Photo・Text : フリーライター 三上 美絵
大成建設広報部勤務を経てフリーライターとなる。「日経コンストラクション」(日経BP社)や土木学会誌などの建設系雑誌を中心に記事を執筆。
広報研修講師、社内報アワード審査員。著書『土木の広報~『対話』でよみがえる誇りとやりがい~』(日経BP   社刊、共著)


明治の終わりに、日本の近代化の象徴として、西洋風の石橋に架け替えられた日本橋。前回の東京オリンピックの頃には、頭上を首都高速道路の高架橋に覆われた。そして今、首都高を地下化して高架橋を撤去する工事がスタート。110年にわたり時代の価値観を受け入れてきた日本橋が愛おしい。

頭上の首都高速道路を見上げながら、どっしりとした石の欄干に沿って日本橋の歩道を進む。麒麟きりんの彫刻を設えた中央の照明塔が、上下線2本の高架橋の間を割くように空を指している。川の中に立ち並ぶ高架橋の橋脚。川面は高架橋の桁の裏側を水鏡に映し出す。

「日本橋」の地名は全国的に知られているが、その名の由来となった橋がどんな姿をしているか、すぐに思い浮かべられる人は意外と少ないかもしれない。
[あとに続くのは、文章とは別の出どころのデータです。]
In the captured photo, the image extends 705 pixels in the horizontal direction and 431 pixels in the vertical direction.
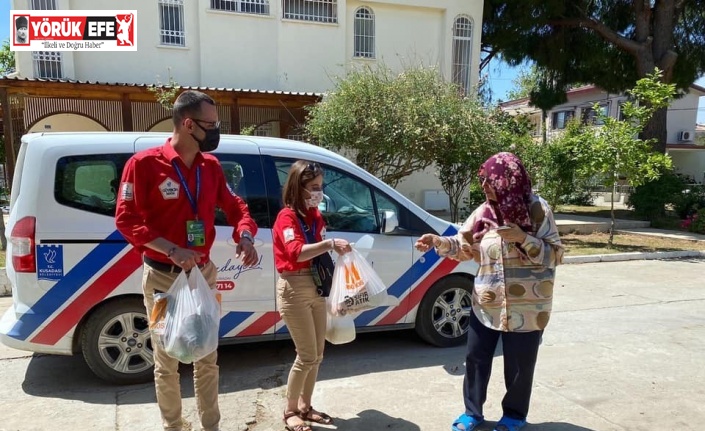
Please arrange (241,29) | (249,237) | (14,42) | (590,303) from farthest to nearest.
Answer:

現在の日本橋は、今からちょうど110年前の1911年(明治44年)に架けられた。花崗岩を積み上げ、アーチを二つ連続させたルネッサンス様式の「石造二連アーチ橋」だ。パリの橋をお手本にしたと言われるだけあって、橋自体も重厚なら、彫刻などの装飾も芸術的で優美だ。

幻に終わった「江戸の名物」案

じつは、日本橋のデザインは、今のものに決まる前、別の設計案で検討が進んでいた。そのコンセプトは、いわば「江戸へのオマージュ」。欄干の柱に擬宝珠ぎぼし(橋の親柱の上に被せる飾り)を載せたり、テラスを張り出して徳川家康と太田道灌の銅像を配置したり、という案だった。

この場所に初めて日本橋が架けられたのは、家康が江戸に幕府を開いた1603年。それ以降、東海道を始めとする五街道の起点となり、同時に一帯は魚河岸や問屋が軒を連ねる江戸随一の繁華街として賑わうようになった。
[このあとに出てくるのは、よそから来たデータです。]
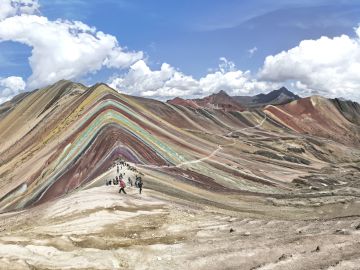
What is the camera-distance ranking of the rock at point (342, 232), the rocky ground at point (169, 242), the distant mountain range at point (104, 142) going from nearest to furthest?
the rocky ground at point (169, 242)
the rock at point (342, 232)
the distant mountain range at point (104, 142)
明治時代になり、1902年に東京市は老朽化した木造の橋を近代的な石橋に架け替えることを決定。このときの方針が、実用性だけでなく「江戸の名物」として美術的な工事をなすべし、というものだった。家康や道灌は、往時の日本橋を象徴するアイコンだったのだ。

ところが、これに異を唱えたのが、日露戦争後に新たに日本橋の設計担当となった東京市技師長の日下部辨二郎、橋梁課長の樺島正義、技師の米元晋一、そして建築家の妻木頼黄よりなかの4人だ。ルネッサンス様式の石橋には似合わない、として家康・道灌の銅像は廃案に。代わりに、麒麟や獅子の彫刻を添えることで“和”のテイストを表現した。

明治もすでに40年が過ぎ、日本が近代国家として歩むなかで、今さら江戸の開祖でもなかろう、というのが時代の気分だったのかもしれない。

▲日本橋とその頭上を通る首都高速道路。上下線の高架橋が橋の照明塔を避けるアクロバティックな景観も魅力。

日本橋上空に首都高が建設されたのはなぜ?

時は流れ、1963年(昭和38年)。首都高が日本橋の上空を覆った。前回の東京オリンピックの前年のことだ。ただし、よく言われるように、五輪に間に合わせるために用地買収の不要な河川を利用したというわけではない。五輪開催が決定したのは1959年だが、当時の建設省はその2年前に、高速道路用地として運河や河川を活用する方針を示していた。日本橋の下を流れる日本橋川も対象となり、当初は川を埋め立てて高速道路を建設する計画が進んでいた。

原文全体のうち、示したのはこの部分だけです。